DESCULPA a minha lêtra, mas eu tenho andado muito rouca. -
Anedota
Dois homens conversam.
— Sabes lá… é complicado, à noite, adormecer o meu filho. Eu e a minha mulher demoramos horas a pô-lo a dormir.
— Mas há processos para se conseguir isso. O meu pai, por exemplo, tinha um.
— Para te adormecer quando eras pequeno?
— Sim.
— Isso interessa-me. Como é que ele fazia?
— Pegava-me ao colo e atirava-me ao ar, cada vez mais alto.
— E com isso adormecias?
— Claro. Assim que batia com a cabeça no tecto. -
Anedota
Porque é que os Alentejanos pintam a casa de preto? Porque o Bin Laden disse que ia atacar a casa branca.
-
Anedota
Dois amigos encontram-se.
— Foi bom encontrar-te. Como foram as duas semanas de férias? Correu tudo bem na minha casa de campo? Valeu a pena eu ter-te emprestado as chaves?
— Ali, foi tudo óptimo! Só ouve um probleminha: o teu papagaio morreu.
— Como? O meu papagaio que veio da Amazónia! Que me cuslou uma fortuna! Como foi?
— Olha, morreu porque comeu carne de cavalo estragada.
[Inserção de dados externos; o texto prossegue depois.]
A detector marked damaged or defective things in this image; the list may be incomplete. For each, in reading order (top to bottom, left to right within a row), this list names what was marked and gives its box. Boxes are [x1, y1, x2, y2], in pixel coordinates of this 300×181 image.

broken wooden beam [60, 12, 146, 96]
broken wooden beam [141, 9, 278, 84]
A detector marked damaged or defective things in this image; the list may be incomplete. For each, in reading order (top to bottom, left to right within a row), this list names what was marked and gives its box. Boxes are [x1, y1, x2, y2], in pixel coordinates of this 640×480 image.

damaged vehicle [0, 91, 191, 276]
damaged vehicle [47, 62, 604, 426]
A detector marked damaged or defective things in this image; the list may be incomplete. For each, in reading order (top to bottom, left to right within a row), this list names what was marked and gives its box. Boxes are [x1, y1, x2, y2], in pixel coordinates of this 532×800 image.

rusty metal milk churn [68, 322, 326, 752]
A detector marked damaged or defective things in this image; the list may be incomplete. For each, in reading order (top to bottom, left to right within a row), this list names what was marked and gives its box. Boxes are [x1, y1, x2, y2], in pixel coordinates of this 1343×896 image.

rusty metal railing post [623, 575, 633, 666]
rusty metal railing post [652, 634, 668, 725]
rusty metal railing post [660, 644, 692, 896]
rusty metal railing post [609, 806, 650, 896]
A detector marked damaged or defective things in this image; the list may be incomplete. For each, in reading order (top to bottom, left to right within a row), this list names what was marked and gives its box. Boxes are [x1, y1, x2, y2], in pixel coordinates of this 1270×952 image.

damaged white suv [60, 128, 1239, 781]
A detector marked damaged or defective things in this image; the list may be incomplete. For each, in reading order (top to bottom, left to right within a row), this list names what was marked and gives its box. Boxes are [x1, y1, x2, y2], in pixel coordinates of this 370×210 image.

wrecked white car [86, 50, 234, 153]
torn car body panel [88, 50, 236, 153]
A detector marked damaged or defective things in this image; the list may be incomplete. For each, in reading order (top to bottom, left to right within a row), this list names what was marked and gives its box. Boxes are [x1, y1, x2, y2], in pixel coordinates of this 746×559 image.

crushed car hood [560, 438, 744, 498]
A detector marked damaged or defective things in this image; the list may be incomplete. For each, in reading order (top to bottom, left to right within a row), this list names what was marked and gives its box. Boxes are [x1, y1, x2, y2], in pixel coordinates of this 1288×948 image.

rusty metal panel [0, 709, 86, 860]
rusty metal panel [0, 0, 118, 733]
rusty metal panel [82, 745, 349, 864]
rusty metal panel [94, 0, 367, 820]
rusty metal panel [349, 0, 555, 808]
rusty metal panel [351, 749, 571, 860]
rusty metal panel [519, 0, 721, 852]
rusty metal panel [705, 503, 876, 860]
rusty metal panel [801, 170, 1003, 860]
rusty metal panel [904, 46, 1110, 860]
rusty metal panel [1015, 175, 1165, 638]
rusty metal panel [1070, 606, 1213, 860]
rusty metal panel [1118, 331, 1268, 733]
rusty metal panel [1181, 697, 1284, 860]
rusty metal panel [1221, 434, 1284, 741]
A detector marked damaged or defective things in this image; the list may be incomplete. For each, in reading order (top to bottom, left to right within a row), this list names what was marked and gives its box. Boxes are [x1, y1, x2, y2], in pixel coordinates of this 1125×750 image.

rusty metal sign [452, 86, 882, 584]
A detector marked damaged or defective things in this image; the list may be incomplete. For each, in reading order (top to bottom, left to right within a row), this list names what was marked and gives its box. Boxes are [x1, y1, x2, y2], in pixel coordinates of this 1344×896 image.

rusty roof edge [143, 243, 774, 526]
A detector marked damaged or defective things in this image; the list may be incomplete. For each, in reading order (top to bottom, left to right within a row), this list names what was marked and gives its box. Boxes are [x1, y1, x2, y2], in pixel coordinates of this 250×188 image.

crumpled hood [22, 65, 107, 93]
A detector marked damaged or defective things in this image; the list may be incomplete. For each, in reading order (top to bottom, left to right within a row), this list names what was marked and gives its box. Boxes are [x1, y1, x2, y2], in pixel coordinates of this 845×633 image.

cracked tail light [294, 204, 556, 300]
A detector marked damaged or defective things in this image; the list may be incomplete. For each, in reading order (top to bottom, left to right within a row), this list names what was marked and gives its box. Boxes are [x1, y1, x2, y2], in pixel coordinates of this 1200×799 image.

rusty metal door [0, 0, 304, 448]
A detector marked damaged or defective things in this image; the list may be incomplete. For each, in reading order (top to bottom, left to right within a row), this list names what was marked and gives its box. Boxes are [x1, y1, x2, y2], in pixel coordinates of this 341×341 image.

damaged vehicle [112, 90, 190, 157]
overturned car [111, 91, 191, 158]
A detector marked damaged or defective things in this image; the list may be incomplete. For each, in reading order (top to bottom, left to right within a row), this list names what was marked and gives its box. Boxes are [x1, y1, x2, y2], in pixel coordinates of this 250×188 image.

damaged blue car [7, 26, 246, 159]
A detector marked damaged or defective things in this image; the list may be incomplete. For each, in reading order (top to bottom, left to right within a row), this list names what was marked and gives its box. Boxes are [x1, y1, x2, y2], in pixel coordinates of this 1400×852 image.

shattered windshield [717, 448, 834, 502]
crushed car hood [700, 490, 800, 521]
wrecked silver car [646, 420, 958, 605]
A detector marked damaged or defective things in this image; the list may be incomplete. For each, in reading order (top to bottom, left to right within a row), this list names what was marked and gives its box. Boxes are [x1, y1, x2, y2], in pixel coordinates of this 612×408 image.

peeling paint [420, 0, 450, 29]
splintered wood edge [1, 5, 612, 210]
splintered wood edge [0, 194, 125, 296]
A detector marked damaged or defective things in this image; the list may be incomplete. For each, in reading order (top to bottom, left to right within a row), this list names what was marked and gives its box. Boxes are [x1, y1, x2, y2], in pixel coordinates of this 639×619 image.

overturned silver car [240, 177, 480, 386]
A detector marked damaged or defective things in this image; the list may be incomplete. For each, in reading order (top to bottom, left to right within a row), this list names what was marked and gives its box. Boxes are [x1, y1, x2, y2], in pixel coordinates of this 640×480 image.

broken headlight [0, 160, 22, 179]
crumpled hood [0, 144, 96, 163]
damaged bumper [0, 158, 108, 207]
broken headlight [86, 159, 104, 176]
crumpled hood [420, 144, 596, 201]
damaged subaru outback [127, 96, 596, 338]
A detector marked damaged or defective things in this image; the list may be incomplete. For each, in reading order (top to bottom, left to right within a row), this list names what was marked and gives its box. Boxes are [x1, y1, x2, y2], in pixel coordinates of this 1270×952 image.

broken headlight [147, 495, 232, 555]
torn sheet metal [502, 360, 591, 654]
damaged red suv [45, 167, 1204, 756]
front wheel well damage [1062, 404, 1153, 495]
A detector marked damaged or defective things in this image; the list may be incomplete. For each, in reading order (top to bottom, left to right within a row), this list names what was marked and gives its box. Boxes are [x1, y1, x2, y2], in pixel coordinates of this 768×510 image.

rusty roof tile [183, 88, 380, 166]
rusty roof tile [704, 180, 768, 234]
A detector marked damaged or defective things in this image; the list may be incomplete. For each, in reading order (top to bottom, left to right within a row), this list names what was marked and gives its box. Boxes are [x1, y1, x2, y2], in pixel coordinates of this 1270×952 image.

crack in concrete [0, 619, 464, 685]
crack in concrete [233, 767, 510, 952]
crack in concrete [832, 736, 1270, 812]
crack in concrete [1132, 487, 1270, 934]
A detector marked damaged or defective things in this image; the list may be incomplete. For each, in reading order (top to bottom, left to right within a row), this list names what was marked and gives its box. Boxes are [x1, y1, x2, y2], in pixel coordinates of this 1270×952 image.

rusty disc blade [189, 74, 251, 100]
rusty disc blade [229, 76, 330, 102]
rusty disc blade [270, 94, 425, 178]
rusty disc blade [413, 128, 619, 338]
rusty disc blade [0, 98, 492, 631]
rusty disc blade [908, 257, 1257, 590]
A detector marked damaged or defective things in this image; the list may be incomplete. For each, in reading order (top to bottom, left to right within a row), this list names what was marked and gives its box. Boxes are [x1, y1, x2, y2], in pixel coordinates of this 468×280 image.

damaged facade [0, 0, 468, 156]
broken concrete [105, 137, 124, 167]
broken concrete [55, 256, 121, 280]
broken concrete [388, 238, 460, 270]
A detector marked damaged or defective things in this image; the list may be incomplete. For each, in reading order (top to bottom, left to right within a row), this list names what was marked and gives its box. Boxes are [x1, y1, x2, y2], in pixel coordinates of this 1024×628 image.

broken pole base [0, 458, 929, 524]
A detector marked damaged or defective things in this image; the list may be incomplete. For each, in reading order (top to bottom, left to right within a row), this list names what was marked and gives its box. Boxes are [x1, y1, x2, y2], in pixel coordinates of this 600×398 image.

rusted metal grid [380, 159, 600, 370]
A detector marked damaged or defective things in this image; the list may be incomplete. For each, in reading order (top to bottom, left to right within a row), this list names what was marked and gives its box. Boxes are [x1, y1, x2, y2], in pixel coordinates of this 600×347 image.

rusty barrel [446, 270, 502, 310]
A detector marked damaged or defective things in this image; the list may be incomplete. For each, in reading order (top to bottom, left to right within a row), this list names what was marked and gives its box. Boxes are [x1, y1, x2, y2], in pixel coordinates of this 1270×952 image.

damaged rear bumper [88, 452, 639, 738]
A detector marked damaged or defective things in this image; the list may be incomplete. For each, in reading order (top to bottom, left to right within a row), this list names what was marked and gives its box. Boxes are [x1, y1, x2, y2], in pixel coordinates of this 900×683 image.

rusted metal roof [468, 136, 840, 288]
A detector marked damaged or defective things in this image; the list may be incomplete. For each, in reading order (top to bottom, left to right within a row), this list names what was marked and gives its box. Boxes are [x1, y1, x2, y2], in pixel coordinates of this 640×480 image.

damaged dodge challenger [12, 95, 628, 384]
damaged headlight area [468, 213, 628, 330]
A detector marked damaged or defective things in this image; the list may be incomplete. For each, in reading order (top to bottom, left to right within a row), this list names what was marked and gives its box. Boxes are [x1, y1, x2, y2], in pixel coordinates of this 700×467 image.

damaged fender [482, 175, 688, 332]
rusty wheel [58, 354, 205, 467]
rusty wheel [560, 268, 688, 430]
— Que carne de cavalo estragada?
— Dos teus cavalos. Morreram de cansaço ao puxarem uma carroça com bidões de água para a casa.
— Os meus cavalos de raça! Os meus cavalos premiados! Porque é que eles estavam a puxar uma carroça?
— Para apagar o fogo.
— Que fogo, meu Deus?
— Da tua casa. Ardeu.
— A minha casa de campo? A casa que eu levei anos para construir! Como é que se incendiou?
— Bom, uma vela caiu na cortina; e, da cortina para casa, foi um instante.
— Mas para que era a vela, se a casa tem electricidade?
— Tens convir que um velório fica muito mais bonito com velas.
— Que velório?
— Ah, esqueci-me de te dizer. O velório era da tua mulher. Ela chegou lá de madrugada sem avisar, eu achei que era um ladrão e disparei um tiro nela.
— Ah, meu Deus…
O homem não aguentou mais. Completamente desesperado, caiu morto no chão.
— Bolas! Este tipo era louco pelo papagaio… -
Anedota
O pai presenteia a jovem filha com um casaco de pele de raposa prateada. Satisfeitíssima, ela afaga o presente, comentando:
— Como pode uma coisa tão maravilhosa vir de um animal tão pequeno, sem aparência, totalmente insignificante…
— Alto aí! Se não queres agradecer-me, vá lá. Mas também não precisas de me ofender!…
-
Anedota
Uma senhora entra numa drogaria da província e pede:
— Uma ratoeira, se faz favor. Mas depressa, tenho de apanhar o comboio.
O empregado muito calmo:
— Assim tão grande não temos. -
Anedota
Uma mulher leva um bebe ao consultório do pediatra.
Depois da apresentação o médico começa a examinar o bebê vê que o seu peso está abaixo do normal e pergunta: – O bebê bebe leite materno ou mamadeira?
– Leite materno – diz a senhora.
– Então, por favor, mostre-me os seus seios…
A mulher obedece e o médico toca, apalpa, aperta ambos os seios; gira os dedos nos mamilos; primeiro suavemente, depois com mais força, coloca as mãos embaixo e os levanta; uma vez, duas vezes; três vezes, num exame detalhado;
Inconformado chupa os mamilos diversas vezes. Sacode a cabeça para ambos os lados e diz: – Pode colocar a blusa…
Depois da senhora estar novamente composta o médico diz: – É claro que o bebê tem peso a menos… A senhora não tem leite nenhum.
– Eu sei, doutor. Eu sou a avó. Mas adorei ter vindo… -
Anedota
Num lugarejo da Suécia havia um lenhador extraordinário: baixinho, magrinho, mas, diziam, conseguia derrubar dez árvores em dez minutos. A sua fama, como era de se esperar, espalhou-se pelo mundo todo. A CNN mandou um repórter entrevistá-lo:
— É verdade que você derruba dez árvores em dez minutos?
— Às vezes mais.
— E onde foi o primeiro emprego?
— No deserto do Sara!
— Essa é boa! No Sara não há nenhuma floresta.
— Agora! -
Anedota
De um navio de passageiros é avistado um homem barbudo numa pequena ilha, que grita desesperadamente e faz sinais com as mãos.
— Quem é? — pergunta um passageiro ao capitão
— Não faço a menor ideia. Todos os anos, quando a gente passa por aqui, ele fica assim louco.